Learning Genomic Structure from $k$-mers
Filip Thor, Carl Nettelblad
TL;DR
This work addresses the problem of reconstructing and analyzing genomes from ultra-short reads by learning a general, task-agnostic representation of $k$-mers. It introduces CReadNet, a contrastive-learning framework that embeds $k$-mers into a continuous space reflecting genomic structure, with a domain-specific augmentation scheme and a coordinate-thresholded loss that scales positives by genomic distance via a threshold $\Gamma$ and a distance weight $d_{i,p}$. The approach yields a 256-dimensional embedding from a ConvNet encoder, with downstream heads that can predict exact coordinates through regression, bitwise bit-prediction, or GPT-based bit generation; it is demonstrated on $\textit{E. coli}$ data and extended to ancient-DNA read mapping, inversion/structural-variation detection, and metagenomic identification. The results show competitive read-mapping accuracy and scalable inference, suggesting practical impact for metagenomics and large-genome applications, while self-supervised training offers a route to analysis without full assemblies. Overall, the work provides a robust, extensible framework to learn genomic structure directly from $k$-mers, enabling efficient, versatile downstream analyses and potential de novo assembly approaches from read data.
Abstract
Sequencing a genome to determine an individual's DNA produces an enormous number of short nucleotide subsequences known as reads, which must be reassembled to reconstruct the full genome. We present a method for analyzing this type of data using contrastive learning, in which an encoder model is trained to produce embeddings that cluster together sequences from the same genomic region.

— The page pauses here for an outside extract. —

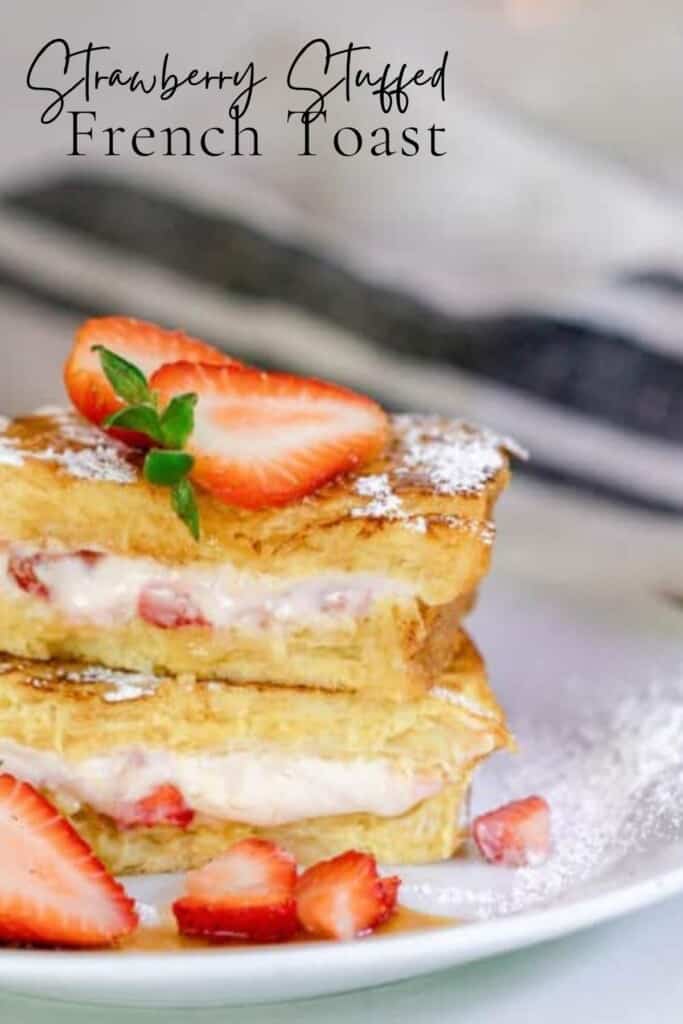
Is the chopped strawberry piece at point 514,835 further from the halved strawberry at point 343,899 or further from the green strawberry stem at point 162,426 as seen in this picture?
the green strawberry stem at point 162,426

The sequential nature of genomic regions is preserved in the form of trajectories through this embedding space. Trained solely to reflect the structure of the genome, the resulting model provides a general representation of $k$-mer sequences, suitable for a range of downstream tasks involving read data. We apply our framework to learn the structure of the $E.\ coli$ genome, and demonstrate its use in simulated ancient DNA (aDNA) read mapping and identification of structural variations. Furthermore, we illustrate the potential of using this type of model for metagenomic species identification. We show how incorporating a domain-specific noise model can enhance embedding robustness, and how a supervised contrastive learning setting can be adopted when a linear reference genome is available, by introducing a distance thresholding parameter $Γ$. The model can also be trained fully self-supervised on read data, enabling analysis without the need to construct a full genome assembly using specialized algorithms. Small prediction heads based on a pre-trained embedding are shown to perform on par with BWA-aln, the current gold standard approach for aDNA mapping, in terms of accuracy and runtime for short genomes. Given the method's favorable scaling properties with respect to total genome size, inference using our approach is highly promising for metagenomic applications and for mapping to genomes comparable in size to the human genome.